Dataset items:
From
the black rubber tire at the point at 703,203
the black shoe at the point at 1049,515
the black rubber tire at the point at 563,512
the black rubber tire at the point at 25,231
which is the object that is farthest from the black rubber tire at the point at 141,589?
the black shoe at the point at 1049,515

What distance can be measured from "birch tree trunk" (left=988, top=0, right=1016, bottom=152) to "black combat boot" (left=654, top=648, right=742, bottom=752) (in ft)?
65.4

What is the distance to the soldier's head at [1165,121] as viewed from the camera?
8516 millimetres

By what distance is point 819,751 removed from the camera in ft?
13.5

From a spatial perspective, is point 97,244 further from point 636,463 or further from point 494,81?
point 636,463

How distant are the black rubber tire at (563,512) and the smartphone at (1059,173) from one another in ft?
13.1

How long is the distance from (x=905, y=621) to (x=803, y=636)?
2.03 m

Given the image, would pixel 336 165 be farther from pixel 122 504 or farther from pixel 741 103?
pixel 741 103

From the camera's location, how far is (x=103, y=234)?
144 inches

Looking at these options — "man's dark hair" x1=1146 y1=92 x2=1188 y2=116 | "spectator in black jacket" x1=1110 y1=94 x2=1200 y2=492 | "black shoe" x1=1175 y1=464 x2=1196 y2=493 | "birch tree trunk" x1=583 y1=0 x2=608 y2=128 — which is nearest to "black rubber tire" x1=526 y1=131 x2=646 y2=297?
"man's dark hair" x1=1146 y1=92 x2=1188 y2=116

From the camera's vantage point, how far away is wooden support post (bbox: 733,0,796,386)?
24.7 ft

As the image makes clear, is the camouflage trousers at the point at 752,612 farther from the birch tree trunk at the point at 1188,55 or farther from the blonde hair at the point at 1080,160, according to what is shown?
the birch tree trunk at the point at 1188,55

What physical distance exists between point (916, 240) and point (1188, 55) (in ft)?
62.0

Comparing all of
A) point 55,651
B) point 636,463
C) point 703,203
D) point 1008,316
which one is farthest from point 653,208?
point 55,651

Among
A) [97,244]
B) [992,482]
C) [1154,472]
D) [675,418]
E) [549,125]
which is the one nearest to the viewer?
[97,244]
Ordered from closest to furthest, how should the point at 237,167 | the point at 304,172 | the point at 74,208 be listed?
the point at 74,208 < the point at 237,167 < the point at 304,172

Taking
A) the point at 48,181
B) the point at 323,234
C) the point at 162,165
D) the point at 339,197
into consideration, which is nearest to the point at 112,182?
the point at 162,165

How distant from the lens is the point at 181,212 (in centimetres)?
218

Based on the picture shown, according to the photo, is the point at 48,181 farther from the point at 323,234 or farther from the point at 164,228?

### WRITTEN INSTRUCTION
Write out the material from the first line to the last, exactly.

### WRITTEN ANSWER
From
the black rubber tire at the point at 703,203
the black shoe at the point at 1049,515
the black rubber tire at the point at 563,512
the black rubber tire at the point at 25,231
which is the object that is farthest from the black rubber tire at the point at 141,589?
the black shoe at the point at 1049,515

What distance can be measured from "birch tree trunk" (left=988, top=0, right=1016, bottom=152) to "black combat boot" (left=654, top=648, right=742, bottom=752) (in ft)?
65.4

What is the distance to the soldier's head at [1165,121] as viewed from the camera?
8516 millimetres

By what distance is point 819,751 removed from the camera in ft?
13.5

From a spatial perspective, is point 97,244 further from point 636,463 or further from point 494,81?
point 636,463

How distant are the black rubber tire at (563,512) and the smartphone at (1059,173) from one another in ft?
13.1

How long is the distance from (x=905, y=621) to (x=803, y=636)?
2.03 m

Given the image, would pixel 336 165 be farther from pixel 122 504 or farther from pixel 741 103?
pixel 741 103

From the camera's location, how far is (x=103, y=234)?
144 inches

Looking at these options — "man's dark hair" x1=1146 y1=92 x2=1188 y2=116 | "spectator in black jacket" x1=1110 y1=94 x2=1200 y2=492 | "black shoe" x1=1175 y1=464 x2=1196 y2=493 | "birch tree trunk" x1=583 y1=0 x2=608 y2=128 — which is nearest to "black rubber tire" x1=526 y1=131 x2=646 y2=297?
"man's dark hair" x1=1146 y1=92 x2=1188 y2=116

From the camera's vantage point, how far away is wooden support post (bbox: 733,0,796,386)?
24.7 ft

As the image makes clear, is the camouflage trousers at the point at 752,612 farther from the birch tree trunk at the point at 1188,55 or farther from the blonde hair at the point at 1080,160, according to what is shown?
the birch tree trunk at the point at 1188,55

What physical distance exists between point (916, 240) and point (1188, 55) (in ft)?
62.0

Comparing all of
A) point 55,651
B) point 636,463
C) point 703,203
D) point 1008,316
which one is farthest from point 653,208?
point 55,651

Among
A) [97,244]
B) [992,482]
C) [1154,472]
D) [675,418]
E) [549,125]
which is the one nearest to the viewer?
[97,244]
Ordered from closest to furthest, how should the point at 237,167 | the point at 304,172 | the point at 74,208 be listed?
the point at 74,208 < the point at 237,167 < the point at 304,172

Taking
A) the point at 48,181
B) the point at 323,234
C) the point at 162,165
D) the point at 339,197
into consideration, which is nearest to the point at 112,182?
the point at 162,165

How distant from the lens is the point at 181,212 (in centimetres)?
218

Based on the picture shown, according to the photo, is the point at 48,181 farther from the point at 323,234 or farther from the point at 164,228?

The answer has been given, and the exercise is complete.